Oops, "COMPLIANT if the value of dwc:year lies between optionally-provided begin and end years;"

tucotuco commented 5 years ago

Or better still, "COMPLIANT if the value of dwc:year does not extend outside optionally-provided begin and end years;"

tucotuco commented 5 years ago

I have taken the liberty to edit the Parameter(s) to be explicit about what the parameters are and what their default values are. Was, "Default values = 1600 and current year". Changed to, "Default values: earliest year = 1600, latest year = current year".

tucotuco commented 5 years ago

Following the discussions arising from the event date case study for the BISS paper, I believe that this test should be deprecated in favor of an updated TG2-VALIDATION_YEAR_NOTSTANDARD (https://github.com/tdwg/bdq/issues/141).

ArthurChapman commented 5 years ago

Agreed - fix wording in #141 and deprecate this one

Tasilee commented 5 years ago

I also agree to deprecate #84

tucotuco commented 5 years ago

Deprecated.

+++

#### Requirements
Reproduce the stretch of the comment thread from "Agreed - fix" through "Deprecated.".

+++

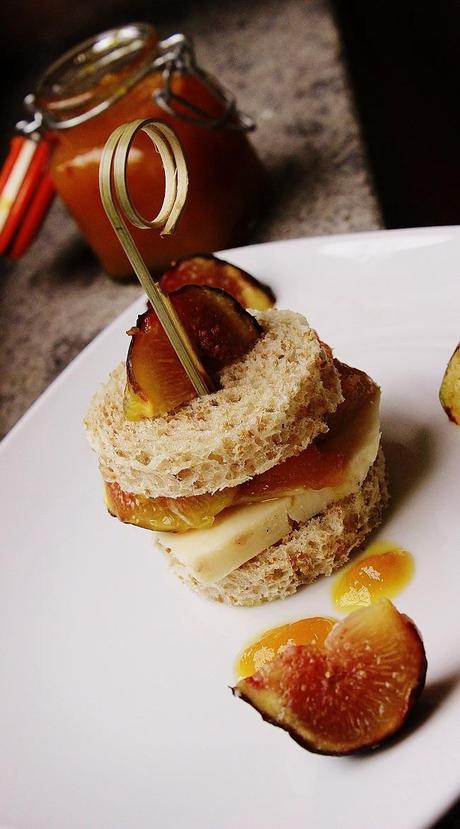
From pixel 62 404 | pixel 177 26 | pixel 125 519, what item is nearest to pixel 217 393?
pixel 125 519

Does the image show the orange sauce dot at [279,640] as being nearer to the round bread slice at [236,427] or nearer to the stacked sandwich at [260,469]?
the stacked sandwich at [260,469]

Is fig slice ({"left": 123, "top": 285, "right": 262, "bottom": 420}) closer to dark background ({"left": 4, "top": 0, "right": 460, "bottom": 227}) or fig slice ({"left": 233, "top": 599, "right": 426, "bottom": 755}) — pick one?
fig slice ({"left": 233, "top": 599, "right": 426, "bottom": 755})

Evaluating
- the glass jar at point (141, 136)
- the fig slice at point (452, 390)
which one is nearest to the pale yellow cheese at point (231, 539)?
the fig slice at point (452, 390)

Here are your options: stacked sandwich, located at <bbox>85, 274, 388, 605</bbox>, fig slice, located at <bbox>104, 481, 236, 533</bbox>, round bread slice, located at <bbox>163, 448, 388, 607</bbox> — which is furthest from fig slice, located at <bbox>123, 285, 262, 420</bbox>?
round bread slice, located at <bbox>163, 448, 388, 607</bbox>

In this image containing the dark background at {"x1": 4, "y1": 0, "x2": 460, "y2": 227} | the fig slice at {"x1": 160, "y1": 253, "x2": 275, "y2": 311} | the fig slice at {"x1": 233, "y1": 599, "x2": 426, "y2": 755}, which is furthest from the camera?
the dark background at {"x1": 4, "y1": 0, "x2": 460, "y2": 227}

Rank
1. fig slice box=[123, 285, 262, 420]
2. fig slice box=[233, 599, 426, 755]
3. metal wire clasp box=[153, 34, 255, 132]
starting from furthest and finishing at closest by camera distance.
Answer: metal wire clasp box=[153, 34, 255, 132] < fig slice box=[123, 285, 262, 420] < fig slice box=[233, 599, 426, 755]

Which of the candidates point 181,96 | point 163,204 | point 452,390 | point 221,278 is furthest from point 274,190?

+++

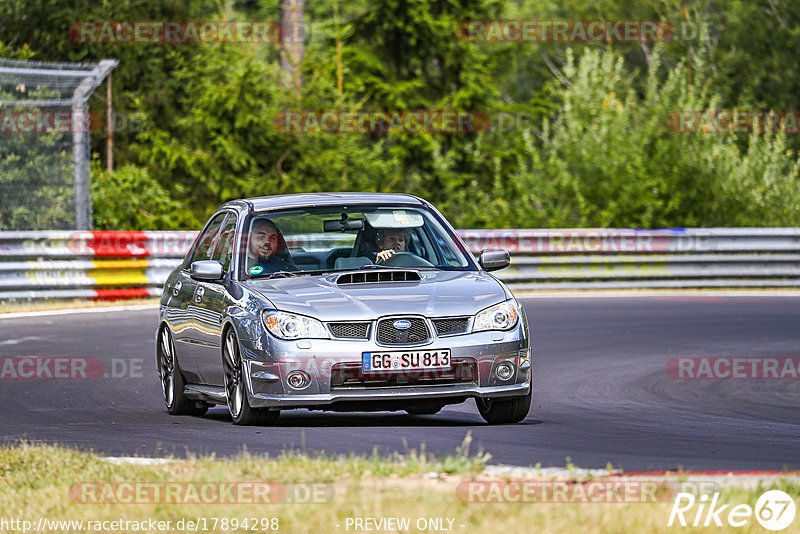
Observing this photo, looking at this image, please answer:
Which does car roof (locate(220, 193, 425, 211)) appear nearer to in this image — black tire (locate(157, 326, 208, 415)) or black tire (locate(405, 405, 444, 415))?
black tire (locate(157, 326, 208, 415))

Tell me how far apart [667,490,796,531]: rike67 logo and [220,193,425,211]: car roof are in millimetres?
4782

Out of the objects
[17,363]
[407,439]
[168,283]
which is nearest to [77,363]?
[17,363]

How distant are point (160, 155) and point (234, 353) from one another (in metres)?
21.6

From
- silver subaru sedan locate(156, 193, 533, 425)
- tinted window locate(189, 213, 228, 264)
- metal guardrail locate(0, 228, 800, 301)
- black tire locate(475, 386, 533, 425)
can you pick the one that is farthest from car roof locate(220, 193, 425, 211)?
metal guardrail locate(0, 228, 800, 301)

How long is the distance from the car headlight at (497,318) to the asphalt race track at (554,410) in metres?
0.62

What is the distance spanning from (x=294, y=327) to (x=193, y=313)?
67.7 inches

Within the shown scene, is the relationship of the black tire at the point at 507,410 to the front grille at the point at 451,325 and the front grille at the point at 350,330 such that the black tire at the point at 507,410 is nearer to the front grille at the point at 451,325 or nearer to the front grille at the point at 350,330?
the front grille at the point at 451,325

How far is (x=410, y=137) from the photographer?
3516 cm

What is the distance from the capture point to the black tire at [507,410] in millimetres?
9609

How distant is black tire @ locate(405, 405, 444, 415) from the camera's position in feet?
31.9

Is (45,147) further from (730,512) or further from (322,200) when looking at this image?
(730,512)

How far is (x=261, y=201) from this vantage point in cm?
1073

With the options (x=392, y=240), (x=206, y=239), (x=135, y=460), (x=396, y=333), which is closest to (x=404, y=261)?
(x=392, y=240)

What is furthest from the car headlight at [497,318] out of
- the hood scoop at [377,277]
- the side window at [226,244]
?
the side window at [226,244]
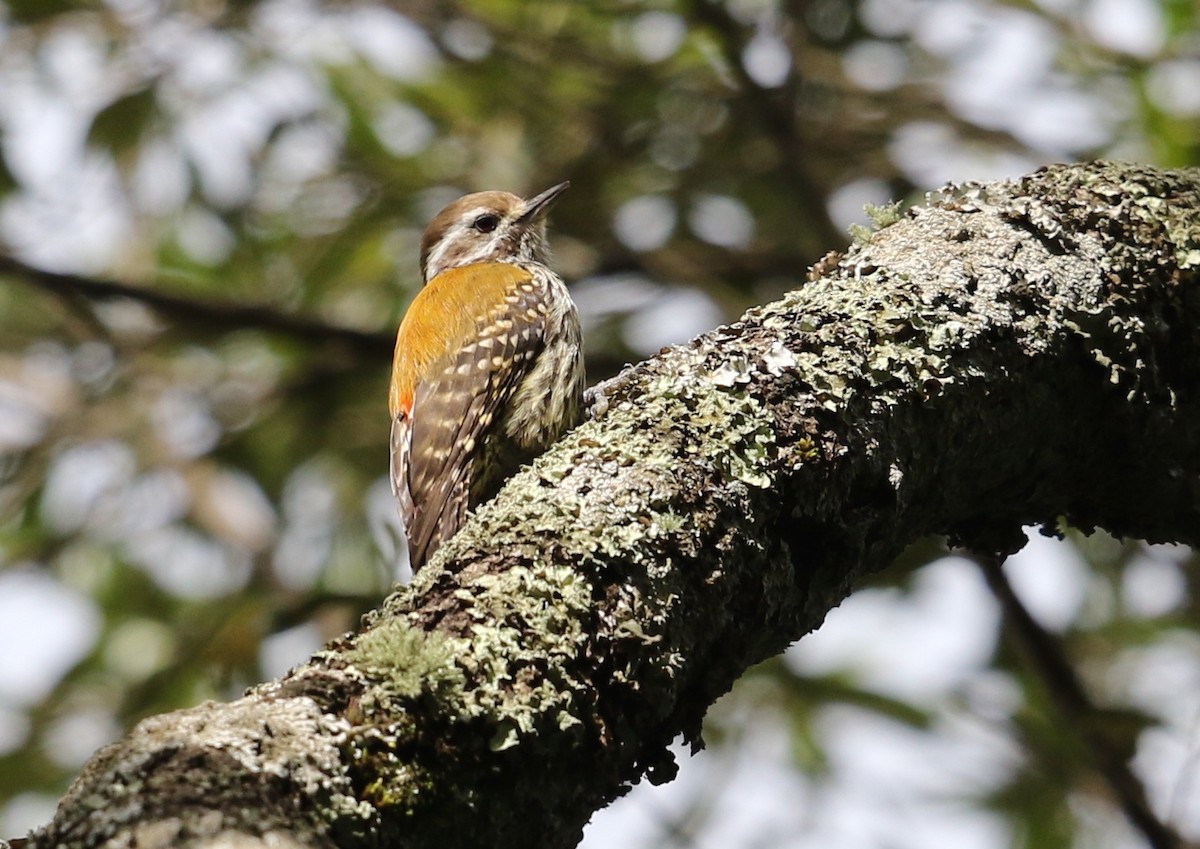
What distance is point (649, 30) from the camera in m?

+++

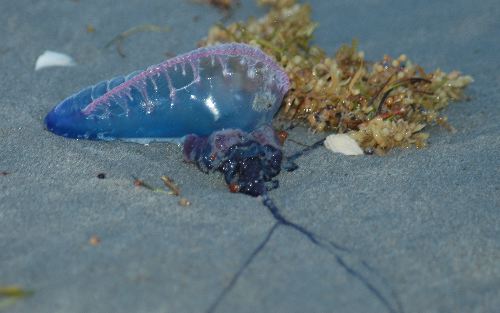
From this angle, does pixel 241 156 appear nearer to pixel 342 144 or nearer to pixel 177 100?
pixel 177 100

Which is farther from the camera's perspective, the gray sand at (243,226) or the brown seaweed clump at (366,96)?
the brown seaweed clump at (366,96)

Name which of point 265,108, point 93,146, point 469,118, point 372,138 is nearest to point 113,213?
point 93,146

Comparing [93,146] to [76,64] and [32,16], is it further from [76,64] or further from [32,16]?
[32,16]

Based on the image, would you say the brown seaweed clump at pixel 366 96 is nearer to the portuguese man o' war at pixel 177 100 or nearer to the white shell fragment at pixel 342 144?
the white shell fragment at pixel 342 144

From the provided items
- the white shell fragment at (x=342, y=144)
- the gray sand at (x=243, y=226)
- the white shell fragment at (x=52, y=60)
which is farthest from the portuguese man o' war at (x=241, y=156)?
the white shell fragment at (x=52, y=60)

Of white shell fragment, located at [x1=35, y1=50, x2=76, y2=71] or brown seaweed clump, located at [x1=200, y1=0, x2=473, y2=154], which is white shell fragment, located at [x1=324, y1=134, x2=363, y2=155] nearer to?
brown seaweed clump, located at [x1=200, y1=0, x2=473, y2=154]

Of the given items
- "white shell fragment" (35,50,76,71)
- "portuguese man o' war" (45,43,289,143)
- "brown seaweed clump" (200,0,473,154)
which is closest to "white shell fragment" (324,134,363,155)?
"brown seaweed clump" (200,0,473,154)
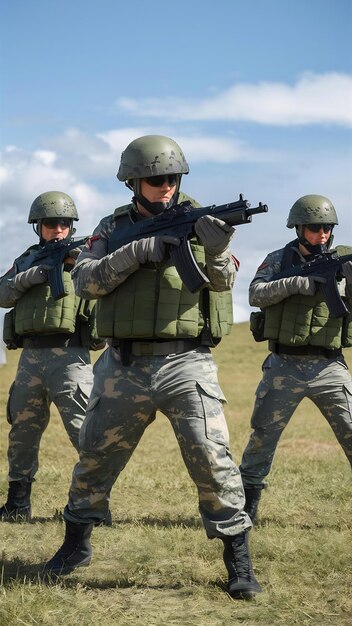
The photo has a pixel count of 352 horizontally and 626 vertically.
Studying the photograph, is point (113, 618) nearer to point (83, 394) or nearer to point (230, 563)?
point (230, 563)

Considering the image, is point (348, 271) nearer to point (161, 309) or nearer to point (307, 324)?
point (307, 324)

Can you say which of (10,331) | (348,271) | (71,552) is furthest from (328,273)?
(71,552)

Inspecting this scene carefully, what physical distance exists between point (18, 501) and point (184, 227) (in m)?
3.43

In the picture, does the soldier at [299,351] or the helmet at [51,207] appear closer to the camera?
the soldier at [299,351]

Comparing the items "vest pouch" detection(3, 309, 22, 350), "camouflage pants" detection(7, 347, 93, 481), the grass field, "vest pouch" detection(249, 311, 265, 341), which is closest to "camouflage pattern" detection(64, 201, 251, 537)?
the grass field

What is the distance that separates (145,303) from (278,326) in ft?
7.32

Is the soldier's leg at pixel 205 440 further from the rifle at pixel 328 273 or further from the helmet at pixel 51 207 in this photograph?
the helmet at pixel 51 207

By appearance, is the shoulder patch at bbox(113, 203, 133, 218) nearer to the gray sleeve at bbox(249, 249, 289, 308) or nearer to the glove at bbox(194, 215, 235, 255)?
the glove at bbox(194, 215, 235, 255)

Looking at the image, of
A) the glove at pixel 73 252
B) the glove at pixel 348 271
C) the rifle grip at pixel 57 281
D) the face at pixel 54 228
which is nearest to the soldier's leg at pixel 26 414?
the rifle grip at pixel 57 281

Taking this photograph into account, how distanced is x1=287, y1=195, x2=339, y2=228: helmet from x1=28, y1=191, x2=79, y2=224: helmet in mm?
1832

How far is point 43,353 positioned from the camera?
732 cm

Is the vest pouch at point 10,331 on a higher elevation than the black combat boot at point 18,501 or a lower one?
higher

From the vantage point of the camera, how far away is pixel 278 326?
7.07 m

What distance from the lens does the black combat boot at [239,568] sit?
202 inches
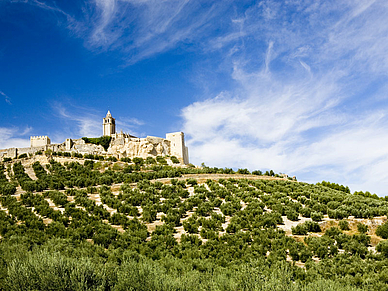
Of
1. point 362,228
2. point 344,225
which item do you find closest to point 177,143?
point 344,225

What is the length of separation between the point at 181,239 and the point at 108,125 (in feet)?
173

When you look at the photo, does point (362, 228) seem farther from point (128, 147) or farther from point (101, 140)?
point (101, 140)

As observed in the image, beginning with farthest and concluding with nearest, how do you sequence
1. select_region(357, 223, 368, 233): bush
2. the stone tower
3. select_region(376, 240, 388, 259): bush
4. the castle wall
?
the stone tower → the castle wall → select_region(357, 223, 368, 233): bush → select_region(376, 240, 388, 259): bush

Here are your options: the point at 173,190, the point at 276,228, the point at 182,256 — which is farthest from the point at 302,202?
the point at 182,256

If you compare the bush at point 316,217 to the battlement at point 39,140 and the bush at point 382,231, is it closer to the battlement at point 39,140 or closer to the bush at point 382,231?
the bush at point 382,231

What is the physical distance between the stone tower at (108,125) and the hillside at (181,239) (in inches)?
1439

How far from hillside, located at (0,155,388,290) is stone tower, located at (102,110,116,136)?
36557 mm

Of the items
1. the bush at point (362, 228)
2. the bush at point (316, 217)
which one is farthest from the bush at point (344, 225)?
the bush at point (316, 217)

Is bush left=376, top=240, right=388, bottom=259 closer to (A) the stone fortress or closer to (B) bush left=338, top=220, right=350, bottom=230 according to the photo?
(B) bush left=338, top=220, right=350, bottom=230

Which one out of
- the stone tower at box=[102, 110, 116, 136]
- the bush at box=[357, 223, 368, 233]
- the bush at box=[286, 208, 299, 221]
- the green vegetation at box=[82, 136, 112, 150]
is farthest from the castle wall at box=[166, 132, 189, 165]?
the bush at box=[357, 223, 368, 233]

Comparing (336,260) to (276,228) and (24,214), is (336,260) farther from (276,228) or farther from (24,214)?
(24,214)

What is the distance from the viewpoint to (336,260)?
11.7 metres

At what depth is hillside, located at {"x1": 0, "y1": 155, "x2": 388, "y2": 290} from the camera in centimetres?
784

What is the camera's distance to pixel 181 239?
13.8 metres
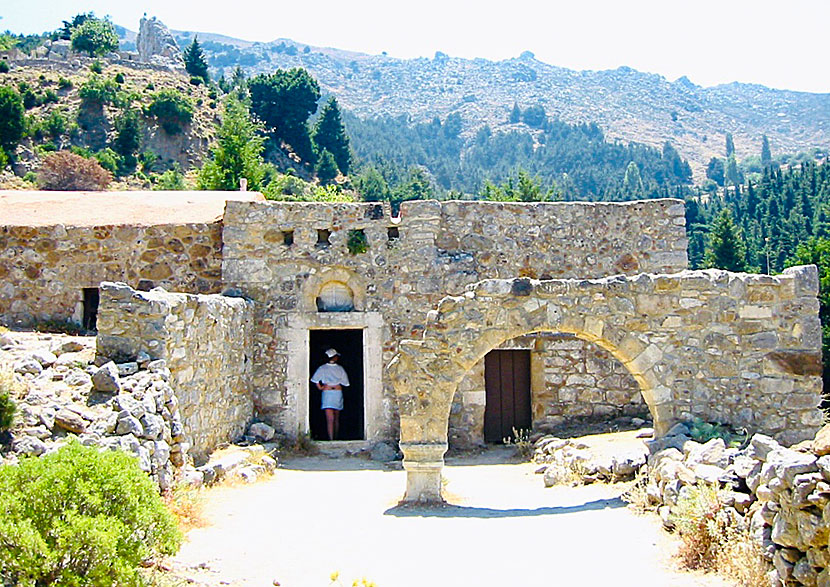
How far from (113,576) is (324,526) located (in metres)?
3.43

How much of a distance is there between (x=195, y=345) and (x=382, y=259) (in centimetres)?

+++

#### Answer to this exercise
Agreed - fix wording in #141 and deprecate this one

Tasilee commented 5 years ago

I also agree to deprecate #84

tucotuco commented 5 years ago

Deprecated.